▶ **Datenzeilen**
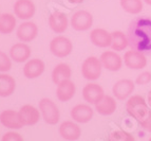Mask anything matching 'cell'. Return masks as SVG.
Returning a JSON list of instances; mask_svg holds the SVG:
<instances>
[{
    "mask_svg": "<svg viewBox=\"0 0 151 141\" xmlns=\"http://www.w3.org/2000/svg\"><path fill=\"white\" fill-rule=\"evenodd\" d=\"M127 36L132 50L151 55V17L134 18L128 27Z\"/></svg>",
    "mask_w": 151,
    "mask_h": 141,
    "instance_id": "obj_1",
    "label": "cell"
},
{
    "mask_svg": "<svg viewBox=\"0 0 151 141\" xmlns=\"http://www.w3.org/2000/svg\"><path fill=\"white\" fill-rule=\"evenodd\" d=\"M149 107L150 106L148 105L147 101L139 94L128 98L126 103V109L128 113L132 118L135 119L139 124L149 116L151 111Z\"/></svg>",
    "mask_w": 151,
    "mask_h": 141,
    "instance_id": "obj_2",
    "label": "cell"
},
{
    "mask_svg": "<svg viewBox=\"0 0 151 141\" xmlns=\"http://www.w3.org/2000/svg\"><path fill=\"white\" fill-rule=\"evenodd\" d=\"M39 110L45 123L49 125H55L59 122L60 113L57 105L51 99L43 98L39 101Z\"/></svg>",
    "mask_w": 151,
    "mask_h": 141,
    "instance_id": "obj_3",
    "label": "cell"
},
{
    "mask_svg": "<svg viewBox=\"0 0 151 141\" xmlns=\"http://www.w3.org/2000/svg\"><path fill=\"white\" fill-rule=\"evenodd\" d=\"M103 68L101 58L89 56L81 64V76L88 81H96L101 76Z\"/></svg>",
    "mask_w": 151,
    "mask_h": 141,
    "instance_id": "obj_4",
    "label": "cell"
},
{
    "mask_svg": "<svg viewBox=\"0 0 151 141\" xmlns=\"http://www.w3.org/2000/svg\"><path fill=\"white\" fill-rule=\"evenodd\" d=\"M50 51L58 58H65L73 51V44L68 37L63 35L56 36L50 43Z\"/></svg>",
    "mask_w": 151,
    "mask_h": 141,
    "instance_id": "obj_5",
    "label": "cell"
},
{
    "mask_svg": "<svg viewBox=\"0 0 151 141\" xmlns=\"http://www.w3.org/2000/svg\"><path fill=\"white\" fill-rule=\"evenodd\" d=\"M93 25V16L86 10L77 11L71 17V27L75 31H87Z\"/></svg>",
    "mask_w": 151,
    "mask_h": 141,
    "instance_id": "obj_6",
    "label": "cell"
},
{
    "mask_svg": "<svg viewBox=\"0 0 151 141\" xmlns=\"http://www.w3.org/2000/svg\"><path fill=\"white\" fill-rule=\"evenodd\" d=\"M135 85L132 80L129 78H122L117 81L112 87V93L115 99L119 101H124L130 98L132 92L134 91Z\"/></svg>",
    "mask_w": 151,
    "mask_h": 141,
    "instance_id": "obj_7",
    "label": "cell"
},
{
    "mask_svg": "<svg viewBox=\"0 0 151 141\" xmlns=\"http://www.w3.org/2000/svg\"><path fill=\"white\" fill-rule=\"evenodd\" d=\"M124 64L129 69H133V70L143 69L147 66L146 54L131 49L124 54Z\"/></svg>",
    "mask_w": 151,
    "mask_h": 141,
    "instance_id": "obj_8",
    "label": "cell"
},
{
    "mask_svg": "<svg viewBox=\"0 0 151 141\" xmlns=\"http://www.w3.org/2000/svg\"><path fill=\"white\" fill-rule=\"evenodd\" d=\"M99 58H101V62L103 64V67L109 71L115 72V71L121 70L122 67H123L124 60L114 50L105 51V52L101 53Z\"/></svg>",
    "mask_w": 151,
    "mask_h": 141,
    "instance_id": "obj_9",
    "label": "cell"
},
{
    "mask_svg": "<svg viewBox=\"0 0 151 141\" xmlns=\"http://www.w3.org/2000/svg\"><path fill=\"white\" fill-rule=\"evenodd\" d=\"M36 7L32 0H17L14 3V14L21 20H29L34 16Z\"/></svg>",
    "mask_w": 151,
    "mask_h": 141,
    "instance_id": "obj_10",
    "label": "cell"
},
{
    "mask_svg": "<svg viewBox=\"0 0 151 141\" xmlns=\"http://www.w3.org/2000/svg\"><path fill=\"white\" fill-rule=\"evenodd\" d=\"M19 116H20L21 122L24 126H32L38 123V121L40 119V110L37 109L35 106L25 104L21 106L20 109L18 110Z\"/></svg>",
    "mask_w": 151,
    "mask_h": 141,
    "instance_id": "obj_11",
    "label": "cell"
},
{
    "mask_svg": "<svg viewBox=\"0 0 151 141\" xmlns=\"http://www.w3.org/2000/svg\"><path fill=\"white\" fill-rule=\"evenodd\" d=\"M70 115L77 123H88L93 118L94 110L88 104H77L71 109Z\"/></svg>",
    "mask_w": 151,
    "mask_h": 141,
    "instance_id": "obj_12",
    "label": "cell"
},
{
    "mask_svg": "<svg viewBox=\"0 0 151 141\" xmlns=\"http://www.w3.org/2000/svg\"><path fill=\"white\" fill-rule=\"evenodd\" d=\"M59 135L68 141L78 140L81 136V129L77 123L73 121H65L59 126Z\"/></svg>",
    "mask_w": 151,
    "mask_h": 141,
    "instance_id": "obj_13",
    "label": "cell"
},
{
    "mask_svg": "<svg viewBox=\"0 0 151 141\" xmlns=\"http://www.w3.org/2000/svg\"><path fill=\"white\" fill-rule=\"evenodd\" d=\"M49 25L51 30L56 34H63L68 29L69 20L65 13L55 11L49 17Z\"/></svg>",
    "mask_w": 151,
    "mask_h": 141,
    "instance_id": "obj_14",
    "label": "cell"
},
{
    "mask_svg": "<svg viewBox=\"0 0 151 141\" xmlns=\"http://www.w3.org/2000/svg\"><path fill=\"white\" fill-rule=\"evenodd\" d=\"M0 123L4 127L11 129H19L24 126L21 122L19 113L12 109H6L0 113Z\"/></svg>",
    "mask_w": 151,
    "mask_h": 141,
    "instance_id": "obj_15",
    "label": "cell"
},
{
    "mask_svg": "<svg viewBox=\"0 0 151 141\" xmlns=\"http://www.w3.org/2000/svg\"><path fill=\"white\" fill-rule=\"evenodd\" d=\"M91 43L98 48H107L111 47L112 44V33L108 32L105 29L96 28L90 33Z\"/></svg>",
    "mask_w": 151,
    "mask_h": 141,
    "instance_id": "obj_16",
    "label": "cell"
},
{
    "mask_svg": "<svg viewBox=\"0 0 151 141\" xmlns=\"http://www.w3.org/2000/svg\"><path fill=\"white\" fill-rule=\"evenodd\" d=\"M38 35V28L36 23L32 21H24L20 23L17 29V37L20 41L30 43Z\"/></svg>",
    "mask_w": 151,
    "mask_h": 141,
    "instance_id": "obj_17",
    "label": "cell"
},
{
    "mask_svg": "<svg viewBox=\"0 0 151 141\" xmlns=\"http://www.w3.org/2000/svg\"><path fill=\"white\" fill-rule=\"evenodd\" d=\"M104 96L105 92L103 87L96 83H89L83 88V98L89 104L95 105Z\"/></svg>",
    "mask_w": 151,
    "mask_h": 141,
    "instance_id": "obj_18",
    "label": "cell"
},
{
    "mask_svg": "<svg viewBox=\"0 0 151 141\" xmlns=\"http://www.w3.org/2000/svg\"><path fill=\"white\" fill-rule=\"evenodd\" d=\"M45 69V65L39 58L29 60L23 66V76L29 80H34L40 76Z\"/></svg>",
    "mask_w": 151,
    "mask_h": 141,
    "instance_id": "obj_19",
    "label": "cell"
},
{
    "mask_svg": "<svg viewBox=\"0 0 151 141\" xmlns=\"http://www.w3.org/2000/svg\"><path fill=\"white\" fill-rule=\"evenodd\" d=\"M32 50L23 41L13 45L10 49V56L15 63H24L31 57Z\"/></svg>",
    "mask_w": 151,
    "mask_h": 141,
    "instance_id": "obj_20",
    "label": "cell"
},
{
    "mask_svg": "<svg viewBox=\"0 0 151 141\" xmlns=\"http://www.w3.org/2000/svg\"><path fill=\"white\" fill-rule=\"evenodd\" d=\"M76 87L75 84L70 80L63 81L59 84H57V88H56V97L60 102H68L72 100L73 97L75 96Z\"/></svg>",
    "mask_w": 151,
    "mask_h": 141,
    "instance_id": "obj_21",
    "label": "cell"
},
{
    "mask_svg": "<svg viewBox=\"0 0 151 141\" xmlns=\"http://www.w3.org/2000/svg\"><path fill=\"white\" fill-rule=\"evenodd\" d=\"M117 108L115 98L105 94L101 100L95 104V110L101 116H111L115 113Z\"/></svg>",
    "mask_w": 151,
    "mask_h": 141,
    "instance_id": "obj_22",
    "label": "cell"
},
{
    "mask_svg": "<svg viewBox=\"0 0 151 141\" xmlns=\"http://www.w3.org/2000/svg\"><path fill=\"white\" fill-rule=\"evenodd\" d=\"M16 89V81L10 74L2 72L0 74V97L8 98L12 96Z\"/></svg>",
    "mask_w": 151,
    "mask_h": 141,
    "instance_id": "obj_23",
    "label": "cell"
},
{
    "mask_svg": "<svg viewBox=\"0 0 151 141\" xmlns=\"http://www.w3.org/2000/svg\"><path fill=\"white\" fill-rule=\"evenodd\" d=\"M72 76V70L68 64L60 63L55 66V68L52 71V81L55 85L59 84L63 81L70 78Z\"/></svg>",
    "mask_w": 151,
    "mask_h": 141,
    "instance_id": "obj_24",
    "label": "cell"
},
{
    "mask_svg": "<svg viewBox=\"0 0 151 141\" xmlns=\"http://www.w3.org/2000/svg\"><path fill=\"white\" fill-rule=\"evenodd\" d=\"M129 46L128 36L122 31H114L112 32V44H111V48L112 50L119 52L124 51Z\"/></svg>",
    "mask_w": 151,
    "mask_h": 141,
    "instance_id": "obj_25",
    "label": "cell"
},
{
    "mask_svg": "<svg viewBox=\"0 0 151 141\" xmlns=\"http://www.w3.org/2000/svg\"><path fill=\"white\" fill-rule=\"evenodd\" d=\"M16 28V18L10 13H4L0 16V33L1 34H11Z\"/></svg>",
    "mask_w": 151,
    "mask_h": 141,
    "instance_id": "obj_26",
    "label": "cell"
},
{
    "mask_svg": "<svg viewBox=\"0 0 151 141\" xmlns=\"http://www.w3.org/2000/svg\"><path fill=\"white\" fill-rule=\"evenodd\" d=\"M122 9L128 14L136 15L143 11V0H119Z\"/></svg>",
    "mask_w": 151,
    "mask_h": 141,
    "instance_id": "obj_27",
    "label": "cell"
},
{
    "mask_svg": "<svg viewBox=\"0 0 151 141\" xmlns=\"http://www.w3.org/2000/svg\"><path fill=\"white\" fill-rule=\"evenodd\" d=\"M109 140L110 141H133L134 137L131 134L127 133L122 129H117L114 131L110 134L109 136Z\"/></svg>",
    "mask_w": 151,
    "mask_h": 141,
    "instance_id": "obj_28",
    "label": "cell"
},
{
    "mask_svg": "<svg viewBox=\"0 0 151 141\" xmlns=\"http://www.w3.org/2000/svg\"><path fill=\"white\" fill-rule=\"evenodd\" d=\"M12 68V58L3 51H0V72H8Z\"/></svg>",
    "mask_w": 151,
    "mask_h": 141,
    "instance_id": "obj_29",
    "label": "cell"
},
{
    "mask_svg": "<svg viewBox=\"0 0 151 141\" xmlns=\"http://www.w3.org/2000/svg\"><path fill=\"white\" fill-rule=\"evenodd\" d=\"M151 82V72L150 71H144L141 74L137 76L135 80V83L137 85H146Z\"/></svg>",
    "mask_w": 151,
    "mask_h": 141,
    "instance_id": "obj_30",
    "label": "cell"
},
{
    "mask_svg": "<svg viewBox=\"0 0 151 141\" xmlns=\"http://www.w3.org/2000/svg\"><path fill=\"white\" fill-rule=\"evenodd\" d=\"M2 141H23V137L16 132H8L1 138Z\"/></svg>",
    "mask_w": 151,
    "mask_h": 141,
    "instance_id": "obj_31",
    "label": "cell"
},
{
    "mask_svg": "<svg viewBox=\"0 0 151 141\" xmlns=\"http://www.w3.org/2000/svg\"><path fill=\"white\" fill-rule=\"evenodd\" d=\"M139 125H141L146 132L151 133V111H150V113H149V116L147 117V118L145 119V120H144Z\"/></svg>",
    "mask_w": 151,
    "mask_h": 141,
    "instance_id": "obj_32",
    "label": "cell"
},
{
    "mask_svg": "<svg viewBox=\"0 0 151 141\" xmlns=\"http://www.w3.org/2000/svg\"><path fill=\"white\" fill-rule=\"evenodd\" d=\"M147 103H148V105L151 107V90L148 92V96H147Z\"/></svg>",
    "mask_w": 151,
    "mask_h": 141,
    "instance_id": "obj_33",
    "label": "cell"
},
{
    "mask_svg": "<svg viewBox=\"0 0 151 141\" xmlns=\"http://www.w3.org/2000/svg\"><path fill=\"white\" fill-rule=\"evenodd\" d=\"M70 3H74V4H78V3H83V0H68Z\"/></svg>",
    "mask_w": 151,
    "mask_h": 141,
    "instance_id": "obj_34",
    "label": "cell"
},
{
    "mask_svg": "<svg viewBox=\"0 0 151 141\" xmlns=\"http://www.w3.org/2000/svg\"><path fill=\"white\" fill-rule=\"evenodd\" d=\"M143 1L145 3H147L148 5H151V0H143Z\"/></svg>",
    "mask_w": 151,
    "mask_h": 141,
    "instance_id": "obj_35",
    "label": "cell"
},
{
    "mask_svg": "<svg viewBox=\"0 0 151 141\" xmlns=\"http://www.w3.org/2000/svg\"><path fill=\"white\" fill-rule=\"evenodd\" d=\"M150 141H151V138H150Z\"/></svg>",
    "mask_w": 151,
    "mask_h": 141,
    "instance_id": "obj_36",
    "label": "cell"
},
{
    "mask_svg": "<svg viewBox=\"0 0 151 141\" xmlns=\"http://www.w3.org/2000/svg\"><path fill=\"white\" fill-rule=\"evenodd\" d=\"M0 16H1V14H0Z\"/></svg>",
    "mask_w": 151,
    "mask_h": 141,
    "instance_id": "obj_37",
    "label": "cell"
}]
</instances>
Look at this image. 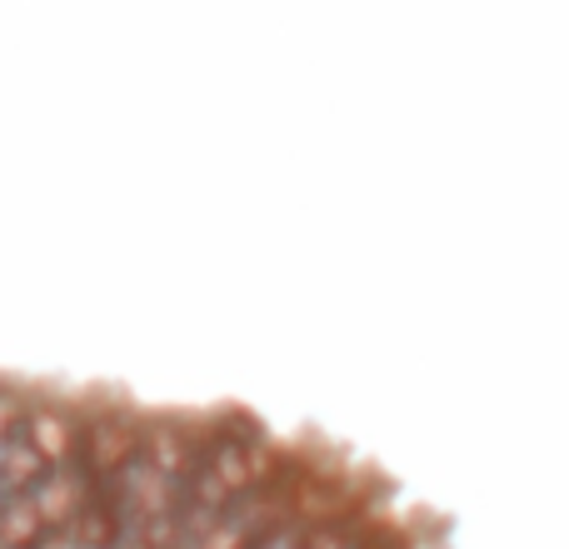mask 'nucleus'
Masks as SVG:
<instances>
[{
    "label": "nucleus",
    "instance_id": "f257e3e1",
    "mask_svg": "<svg viewBox=\"0 0 569 549\" xmlns=\"http://www.w3.org/2000/svg\"><path fill=\"white\" fill-rule=\"evenodd\" d=\"M90 455V500L80 515V530L96 545L126 549H170L186 540V470L190 450L176 440V430H140L126 435L110 455Z\"/></svg>",
    "mask_w": 569,
    "mask_h": 549
},
{
    "label": "nucleus",
    "instance_id": "f03ea898",
    "mask_svg": "<svg viewBox=\"0 0 569 549\" xmlns=\"http://www.w3.org/2000/svg\"><path fill=\"white\" fill-rule=\"evenodd\" d=\"M280 470L260 435L216 430L190 450L186 470V535L206 549H246L256 535L280 525L276 515Z\"/></svg>",
    "mask_w": 569,
    "mask_h": 549
},
{
    "label": "nucleus",
    "instance_id": "7ed1b4c3",
    "mask_svg": "<svg viewBox=\"0 0 569 549\" xmlns=\"http://www.w3.org/2000/svg\"><path fill=\"white\" fill-rule=\"evenodd\" d=\"M246 549H385L355 520H280Z\"/></svg>",
    "mask_w": 569,
    "mask_h": 549
},
{
    "label": "nucleus",
    "instance_id": "20e7f679",
    "mask_svg": "<svg viewBox=\"0 0 569 549\" xmlns=\"http://www.w3.org/2000/svg\"><path fill=\"white\" fill-rule=\"evenodd\" d=\"M36 549H100V545L76 525V530H60V535H50V540H40Z\"/></svg>",
    "mask_w": 569,
    "mask_h": 549
}]
</instances>
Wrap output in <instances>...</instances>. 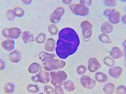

▶ **Angaben zur Aufgabe**
Gib die Zeilen vom Anfang der Daten bis einschließlich der Zeile mit „107L150 106L148 105L147“ unverändert wieder. Lass die Bilder in deiner Antwort weg.

▶ **Schriftliche Lösung**
Mask anything matching 'cell'. Return masks as SVG.
Returning a JSON list of instances; mask_svg holds the SVG:
<instances>
[{
    "mask_svg": "<svg viewBox=\"0 0 151 141\" xmlns=\"http://www.w3.org/2000/svg\"><path fill=\"white\" fill-rule=\"evenodd\" d=\"M127 36L132 50L151 55V17L134 18L128 27Z\"/></svg>",
    "mask_w": 151,
    "mask_h": 141,
    "instance_id": "obj_1",
    "label": "cell"
},
{
    "mask_svg": "<svg viewBox=\"0 0 151 141\" xmlns=\"http://www.w3.org/2000/svg\"><path fill=\"white\" fill-rule=\"evenodd\" d=\"M149 107L150 106L148 105L147 101L139 94L128 98L126 103V109L128 113L132 118L135 119L139 124L149 116L151 111Z\"/></svg>",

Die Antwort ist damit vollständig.